- [Exercise requirements] All of the data should be restated word for word.

- [Supplied data]

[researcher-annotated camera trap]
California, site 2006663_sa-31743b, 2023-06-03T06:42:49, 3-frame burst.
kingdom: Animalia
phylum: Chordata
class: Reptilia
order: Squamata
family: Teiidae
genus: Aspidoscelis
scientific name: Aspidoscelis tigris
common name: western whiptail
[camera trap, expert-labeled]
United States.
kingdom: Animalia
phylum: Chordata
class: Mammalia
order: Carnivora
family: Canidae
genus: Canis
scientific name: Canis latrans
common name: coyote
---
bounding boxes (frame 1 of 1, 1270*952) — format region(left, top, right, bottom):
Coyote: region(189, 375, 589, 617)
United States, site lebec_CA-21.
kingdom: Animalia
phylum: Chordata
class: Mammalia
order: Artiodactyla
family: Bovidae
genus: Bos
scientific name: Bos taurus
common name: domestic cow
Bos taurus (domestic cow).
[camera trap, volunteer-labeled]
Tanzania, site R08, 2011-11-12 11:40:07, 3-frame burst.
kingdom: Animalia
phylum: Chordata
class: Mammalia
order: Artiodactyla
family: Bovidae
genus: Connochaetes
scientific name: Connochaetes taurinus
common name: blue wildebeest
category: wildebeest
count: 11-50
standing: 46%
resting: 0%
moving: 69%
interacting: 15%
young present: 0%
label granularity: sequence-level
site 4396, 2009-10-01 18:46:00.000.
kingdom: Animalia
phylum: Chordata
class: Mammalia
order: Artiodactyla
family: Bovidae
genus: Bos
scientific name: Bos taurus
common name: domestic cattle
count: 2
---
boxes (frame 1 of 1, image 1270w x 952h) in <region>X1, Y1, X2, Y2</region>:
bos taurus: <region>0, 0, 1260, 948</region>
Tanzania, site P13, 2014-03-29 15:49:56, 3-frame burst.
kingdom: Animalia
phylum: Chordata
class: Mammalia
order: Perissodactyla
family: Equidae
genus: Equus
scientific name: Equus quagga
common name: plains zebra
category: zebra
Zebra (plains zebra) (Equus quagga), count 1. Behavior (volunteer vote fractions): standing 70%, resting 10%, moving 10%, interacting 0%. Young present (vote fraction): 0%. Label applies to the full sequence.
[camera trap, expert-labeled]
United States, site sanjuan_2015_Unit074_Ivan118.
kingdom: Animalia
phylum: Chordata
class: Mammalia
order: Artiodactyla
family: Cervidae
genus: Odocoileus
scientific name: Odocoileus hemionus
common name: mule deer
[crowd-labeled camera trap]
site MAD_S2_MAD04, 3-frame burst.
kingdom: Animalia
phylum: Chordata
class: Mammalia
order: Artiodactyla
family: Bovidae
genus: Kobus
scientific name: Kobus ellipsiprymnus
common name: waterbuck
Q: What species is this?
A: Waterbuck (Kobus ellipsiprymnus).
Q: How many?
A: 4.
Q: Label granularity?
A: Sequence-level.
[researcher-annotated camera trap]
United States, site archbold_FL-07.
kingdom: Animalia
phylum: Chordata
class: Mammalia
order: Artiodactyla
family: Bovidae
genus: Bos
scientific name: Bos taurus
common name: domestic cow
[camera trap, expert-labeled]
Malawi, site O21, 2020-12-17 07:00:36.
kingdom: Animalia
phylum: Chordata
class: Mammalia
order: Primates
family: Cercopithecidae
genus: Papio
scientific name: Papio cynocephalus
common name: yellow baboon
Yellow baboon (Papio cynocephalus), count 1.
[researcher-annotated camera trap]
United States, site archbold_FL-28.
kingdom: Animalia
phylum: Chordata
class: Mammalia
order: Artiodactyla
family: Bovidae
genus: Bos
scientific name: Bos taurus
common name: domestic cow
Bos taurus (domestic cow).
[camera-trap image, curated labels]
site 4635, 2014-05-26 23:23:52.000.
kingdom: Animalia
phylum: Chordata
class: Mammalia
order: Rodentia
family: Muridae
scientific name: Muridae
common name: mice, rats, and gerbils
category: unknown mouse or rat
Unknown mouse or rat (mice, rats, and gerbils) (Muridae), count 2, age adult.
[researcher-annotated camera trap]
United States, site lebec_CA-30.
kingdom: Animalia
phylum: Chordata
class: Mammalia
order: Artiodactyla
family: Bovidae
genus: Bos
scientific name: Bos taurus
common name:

- [Written answer]
[researcher-annotated camera trap]
California, site 2006663_sa-31743b, 2023-06-03T06:42:49, 3-frame burst.
kingdom: Animalia
phylum: Chordata
class: Reptilia
order: Squamata
family: Teiidae
genus: Aspidoscelis
scientific name: Aspidoscelis tigris
common name: western whiptail
[camera trap, expert-labeled]
United States.
kingdom: Animalia
phylum: Chordata
class: Mammalia
order: Carnivora
family: Canidae
genus: Canis
scientific name: Canis latrans
common name: coyote
---
bounding boxes (frame 1 of 1, 1270*952) — format region(left, top, right, bottom):
Coyote: region(189, 375, 589, 617)
United States, site lebec_CA-21.
kingdom: Animalia
phylum: Chordata
class: Mammalia
order: Artiodactyla
family: Bovidae
genus: Bos
scientific name: Bos taurus
common name: domestic cow
Bos taurus (domestic cow).
[camera trap, volunteer-labeled]
Tanzania, site R08, 2011-11-12 11:40:07, 3-frame burst.
kingdom: Animalia
phylum: Chordata
class: Mammalia
order: Artiodactyla
family: Bovidae
genus: Connochaetes
scientific name: Connochaetes taurinus
common name: blue wildebeest
category: wildebeest
count: 11-50
standing: 46%
resting: 0%
moving: 69%
interacting: 15%
young present: 0%
label granularity: sequence-level
site 4396, 2009-10-01 18:46:00.000.
kingdom: Animalia
phylum: Chordata
class: Mammalia
order: Artiodactyla
family: Bovidae
genus: Bos
scientific name: Bos taurus
common name: domestic cattle
count: 2
---
boxes (frame 1 of 1, image 1270w x 952h) in <region>X1, Y1, X2, Y2</region>:
bos taurus: <region>0, 0, 1260, 948</region>
Tanzania, site P13, 2014-03-29 15:49:56, 3-frame burst.
kingdom: Animalia
phylum: Chordata
class: Mammalia
order: Perissodactyla
family: Equidae
genus: Equus
scientific name: Equus quagga
common name: plains zebra
category: zebra
Zebra (plains zebra) (Equus quagga), count 1. Behavior (volunteer vote fractions): standing 70%, resting 10%, moving 10%, interacting 0%. Young present (vote fraction): 0%. Label applies to the full sequence.
[camera trap, expert-labeled]
United States, site sanjuan_2015_Unit074_Ivan118.
kingdom: Animalia
phylum: Chordata
class: Mammalia
order: Artiodactyla
family: Cervidae
genus: Odocoileus
scientific name: Odocoileus hemionus
common name: mule deer
[crowd-labeled camera trap]
site MAD_S2_MAD04, 3-frame burst.
kingdom: Animalia
phylum: Chordata
class: Mammalia
order: Artiodactyla
family: Bovidae
genus: Kobus
scientific name: Kobus ellipsiprymnus
common name: waterbuck
Q: What species is this?
A: Waterbuck (Kobus ellipsiprymnus).
Q: How many?
A: 4.
Q: Label granularity?
A: Sequence-level.
[researcher-annotated camera trap]
United States, site archbold_FL-07.
kingdom: Animalia
phylum: Chordata
class: Mammalia
order: Artiodactyla
family: Bovidae
genus: Bos
scientific name: Bos taurus
common name: domestic cow
[camera trap, expert-labeled]
Malawi, site O21, 2020-12-17 07:00:36.
kingdom: Animalia
phylum: Chordata
class: Mammalia
order: Primates
family: Cercopithecidae
genus: Papio
scientific name: Papio cynocephalus
common name: yellow baboon
Yellow baboon (Papio cynocephalus), count 1.
[researcher-annotated camera trap]
United States, site archbold_FL-28.
kingdom: Animalia
phylum: Chordata
class: Mammalia
order: Artiodactyla
family: Bovidae
genus: Bos
scientific name: Bos taurus
common name: domestic cow
Bos taurus (domestic cow).
[camera-trap image, curated labels]
site 4635, 2014-05-26 23:23:52.000.
kingdom: Animalia
phylum: Chordata
class: Mammalia
order: Rodentia
family: Muridae
scientific name: Muridae
common name: mice, rats, and gerbils
category: unknown mouse or rat
Unknown mouse or rat (mice, rats, and gerbils) (Muridae), count 2, age adult.
[researcher-annotated camera trap]
United States, site lebec_CA-30.
kingdom: Animalia
phylum: Chordata
class: Mammalia
order: Artiodactyla
family: Bovidae
genus: Bos
scientific name: Bos taurus
common name:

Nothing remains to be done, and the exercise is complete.